When it comes time to write up the work I am doing, I have to come up with names for things and find words to describe the relationships that I was feeling. (See remark (5) below).  Sometimes I have also written things down and come up with names, and if this happened very much I invariable get a clash of notation that didn’t bother me when I was thinking about the concepts because the notations referred to things in different places.

I would be curious if others do math this way.  Especially people better than I am.  (Clue to a reasonable research career:  Hang around people smarter than you.)

Remarks

1) I have written a lot about images and metaphors [5], [6].  They show up in the way I think about things sometimes.  For example, when I am chasing a diagram I am thinking of each successive arrow as doing something.  But I don’t have any sense that I depend a lot on metaphors.  What I depend on is my experience with thinking about the concept!

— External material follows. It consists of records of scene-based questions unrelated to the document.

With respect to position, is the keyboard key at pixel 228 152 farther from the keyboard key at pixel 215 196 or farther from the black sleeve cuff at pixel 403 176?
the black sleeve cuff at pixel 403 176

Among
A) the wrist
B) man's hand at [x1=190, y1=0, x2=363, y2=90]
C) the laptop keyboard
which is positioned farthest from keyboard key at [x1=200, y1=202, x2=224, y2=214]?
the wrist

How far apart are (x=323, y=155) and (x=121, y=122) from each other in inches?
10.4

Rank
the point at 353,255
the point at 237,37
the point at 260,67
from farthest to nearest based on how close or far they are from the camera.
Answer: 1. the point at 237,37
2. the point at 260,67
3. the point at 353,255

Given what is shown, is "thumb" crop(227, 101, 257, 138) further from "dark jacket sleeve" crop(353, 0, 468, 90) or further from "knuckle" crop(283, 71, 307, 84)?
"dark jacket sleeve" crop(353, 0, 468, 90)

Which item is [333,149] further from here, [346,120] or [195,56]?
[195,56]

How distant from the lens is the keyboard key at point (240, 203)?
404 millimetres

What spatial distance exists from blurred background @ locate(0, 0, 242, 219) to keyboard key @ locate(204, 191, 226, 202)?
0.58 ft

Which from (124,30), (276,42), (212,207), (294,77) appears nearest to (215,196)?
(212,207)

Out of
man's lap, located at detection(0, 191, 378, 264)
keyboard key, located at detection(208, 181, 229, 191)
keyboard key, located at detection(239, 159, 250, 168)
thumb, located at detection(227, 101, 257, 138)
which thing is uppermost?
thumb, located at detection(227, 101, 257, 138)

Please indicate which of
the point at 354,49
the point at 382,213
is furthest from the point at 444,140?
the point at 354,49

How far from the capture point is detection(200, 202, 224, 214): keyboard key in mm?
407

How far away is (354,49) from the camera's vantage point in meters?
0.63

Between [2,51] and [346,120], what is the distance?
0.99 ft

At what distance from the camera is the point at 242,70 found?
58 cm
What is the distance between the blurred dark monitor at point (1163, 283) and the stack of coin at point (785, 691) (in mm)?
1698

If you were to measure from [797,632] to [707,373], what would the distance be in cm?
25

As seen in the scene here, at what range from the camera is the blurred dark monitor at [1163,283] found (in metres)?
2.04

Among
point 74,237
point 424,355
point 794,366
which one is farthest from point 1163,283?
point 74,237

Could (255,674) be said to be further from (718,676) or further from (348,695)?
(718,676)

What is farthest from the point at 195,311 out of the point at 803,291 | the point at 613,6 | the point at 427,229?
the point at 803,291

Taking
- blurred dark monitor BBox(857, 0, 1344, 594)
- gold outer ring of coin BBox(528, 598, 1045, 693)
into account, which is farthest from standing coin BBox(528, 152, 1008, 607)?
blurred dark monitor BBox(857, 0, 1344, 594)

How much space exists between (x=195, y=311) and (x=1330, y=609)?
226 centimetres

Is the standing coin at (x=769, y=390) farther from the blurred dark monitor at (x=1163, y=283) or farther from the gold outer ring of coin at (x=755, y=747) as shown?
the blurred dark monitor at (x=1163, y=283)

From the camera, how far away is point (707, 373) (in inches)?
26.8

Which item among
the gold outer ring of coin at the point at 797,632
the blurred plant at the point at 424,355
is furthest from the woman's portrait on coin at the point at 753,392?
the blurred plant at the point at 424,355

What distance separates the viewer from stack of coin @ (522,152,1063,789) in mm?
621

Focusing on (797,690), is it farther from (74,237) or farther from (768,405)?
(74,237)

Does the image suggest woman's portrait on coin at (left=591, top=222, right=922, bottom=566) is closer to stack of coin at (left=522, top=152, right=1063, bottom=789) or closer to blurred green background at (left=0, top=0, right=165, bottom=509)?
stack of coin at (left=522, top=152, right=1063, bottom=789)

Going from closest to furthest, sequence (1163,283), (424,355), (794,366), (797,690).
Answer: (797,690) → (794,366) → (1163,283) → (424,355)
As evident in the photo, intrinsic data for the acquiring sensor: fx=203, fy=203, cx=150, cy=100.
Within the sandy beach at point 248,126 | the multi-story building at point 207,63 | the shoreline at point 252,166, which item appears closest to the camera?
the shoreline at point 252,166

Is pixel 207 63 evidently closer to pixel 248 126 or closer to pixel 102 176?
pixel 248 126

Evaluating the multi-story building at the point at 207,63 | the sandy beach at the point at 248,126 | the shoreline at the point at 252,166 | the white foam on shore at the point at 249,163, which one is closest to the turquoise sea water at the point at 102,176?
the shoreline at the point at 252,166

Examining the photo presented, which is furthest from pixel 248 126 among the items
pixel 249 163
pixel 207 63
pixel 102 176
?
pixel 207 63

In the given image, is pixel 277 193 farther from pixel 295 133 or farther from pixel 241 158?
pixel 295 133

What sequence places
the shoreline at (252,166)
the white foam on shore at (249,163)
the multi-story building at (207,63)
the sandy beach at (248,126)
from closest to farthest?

2) Some of the questions on Math Overflow are of the “how do I think about…” type (or “what is the motivation for…”).  Some of the answers have been Absolutely Entrancing.

3) Some of the respondents in [1] mentioned intuition, most of them saying that they thought of it as an important part of doing math.  I don’t think the book mentioned any correlation between these feelings and the Styles A, B, C, but then I didn’t read the book carefully.  I never read any book carefully. (My experience with Style B of the subtype Logic Rules diss intuition. But not analysts of the sort who estimate errors and so on.)

4) Concerning A, B, C:  I use Style C (conceptual) thinking mostly, but a good bit of Style (B) (analytic) as well.  I think geometrically when I do geometry problems, but my research has never tended in that direction.  Often the analytic part comes after most of the work has been done, when I have to turn the work into a genuine dry-bones proof.

5) As an example of how I have sometimes worked, I remember doing a paper about lifting group automorphisms (see [7]), in which I had a conceptual picture with a conceptual understanding of the calculations of doing one transformation after another which produced an exact sequence in cohomology.  When I wrote it up I thought it would be short.  But all the verifications made the paper much longer.  The paper was conceptually BigChunk BigChunk BigChunk BigChunk … but each BigChunk required a lot of Analytic work.  Even so, I missed a conceptual point (one of the groups involved was a stabilizer but I didn’t notice that.)

References

[1] Leone Burton, Mathematicians as Enquirers: Learning about Learning Mathematics.  Kluwer, 2004.

[2] Keith Weber, Keith Weber, How syntactic reasoners can develop understanding, evaluate conjectures, and generate counterexamples in advanced mathematics. Proof copy available from Science Direct.

[3] Post on this blog: Syntactic and semantic thinkers.

[4] Post: Thinking without words.

[5] Post: Proofs without dry bones.

[6] Abstractmath.org article on Images and Metaphors.